Hari ini, Teon menemani malam kelam nya. bersamaan dengan seribu gudang pintu yang mereka arungi, mereka akan terbuka saat ini. Menceritakan keluh kesah yang menggunung, serta bayangan kelabu yang mungkin akan dihapadi esok hari.
Banyak orang bilang, semesta suka bercanda. Ayak membenarkan.
Semesta mengejek-nya, hanya karena Ayak selalu menatap Teon dengan mata sendu. Dan sering meringis kecil tanpa sadar.

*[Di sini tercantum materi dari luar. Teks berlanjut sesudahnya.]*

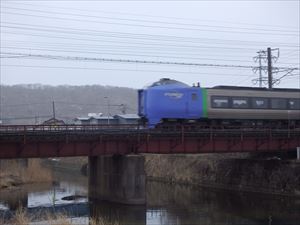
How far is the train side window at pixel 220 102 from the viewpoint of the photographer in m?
42.4

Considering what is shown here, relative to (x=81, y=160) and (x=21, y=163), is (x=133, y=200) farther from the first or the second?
(x=81, y=160)

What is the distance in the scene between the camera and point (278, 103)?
1788 inches

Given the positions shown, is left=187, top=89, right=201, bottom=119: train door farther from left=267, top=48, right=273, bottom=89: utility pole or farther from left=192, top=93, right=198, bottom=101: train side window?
left=267, top=48, right=273, bottom=89: utility pole

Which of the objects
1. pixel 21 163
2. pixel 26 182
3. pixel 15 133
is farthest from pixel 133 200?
pixel 21 163

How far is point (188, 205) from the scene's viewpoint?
3862cm

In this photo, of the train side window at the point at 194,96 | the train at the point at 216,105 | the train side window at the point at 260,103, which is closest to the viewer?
the train at the point at 216,105

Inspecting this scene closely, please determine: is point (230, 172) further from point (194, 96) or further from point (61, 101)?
point (61, 101)

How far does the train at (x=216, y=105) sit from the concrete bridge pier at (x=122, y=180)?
11.7 ft

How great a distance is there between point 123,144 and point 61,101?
482 ft

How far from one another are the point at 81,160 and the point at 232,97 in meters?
38.6

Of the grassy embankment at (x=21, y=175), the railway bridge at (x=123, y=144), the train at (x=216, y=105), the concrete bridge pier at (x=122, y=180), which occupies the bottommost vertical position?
the grassy embankment at (x=21, y=175)

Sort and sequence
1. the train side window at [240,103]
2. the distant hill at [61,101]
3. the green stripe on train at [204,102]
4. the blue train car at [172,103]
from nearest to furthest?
the blue train car at [172,103], the green stripe on train at [204,102], the train side window at [240,103], the distant hill at [61,101]

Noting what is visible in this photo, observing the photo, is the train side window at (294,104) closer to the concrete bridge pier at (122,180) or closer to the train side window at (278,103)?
the train side window at (278,103)

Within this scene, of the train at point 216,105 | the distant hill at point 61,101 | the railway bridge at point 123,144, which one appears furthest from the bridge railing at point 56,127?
the distant hill at point 61,101
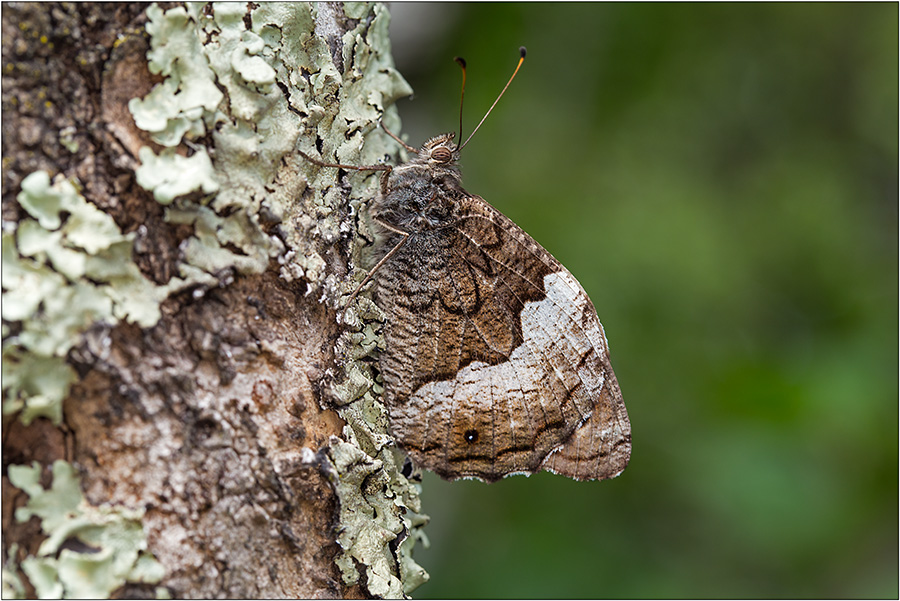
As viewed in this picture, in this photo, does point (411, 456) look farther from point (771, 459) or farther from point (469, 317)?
point (771, 459)

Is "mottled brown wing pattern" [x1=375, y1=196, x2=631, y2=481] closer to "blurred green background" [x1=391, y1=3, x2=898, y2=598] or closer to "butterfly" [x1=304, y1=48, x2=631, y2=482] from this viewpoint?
"butterfly" [x1=304, y1=48, x2=631, y2=482]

Entah apa yang terbesit dalam hati-nya.
Tapi di malam dingin ini, Ayak belajar banyak hal. Ia ingin mendewasakan diri lagi, ingin berpetualang melalui pengalaman yang akan ia jelajahi nanti. Dan yang paling penting, semoga Tuhan menghendaki.
.
.
.
"Besok malem pada bisa nggak dateng ke rumah gue?" Bel pulang sekolah sudah berbunyi 20 menit yang lalu, tapi murid-murid begundal kelas XI IPS 5 itu masih saja gelesoran di lantai.
Alasannya sih menyiapkan lomba menghias kelas untuk seminggu kedepan. Ya memang benar, tapi skala banding nya tidak seimbang juga.
90% ngobrol, julid, nyemil, push-rank, rebahan, ngadem. 10% beneran ngerjain.
Ya paling tidak ada niatan 'kan?
"Ngapain, sep?" Ilham melontarkan pertanyaannya kepada Josep yang saat ini sedang nyemilin es batu.
"Makan-makan gitu, sekalian bbq-an kayak-nya asik," Jawab Josep.
"OH IYA YANG LUSA MAU NAMBAH UMUR, CIAAA," Shobrina berseru heboh.
"Gass lah ayook, mumpung gratis," Yunus yang saat ini sedang kepedasan itu tetap memaksa diri untuk berbicara.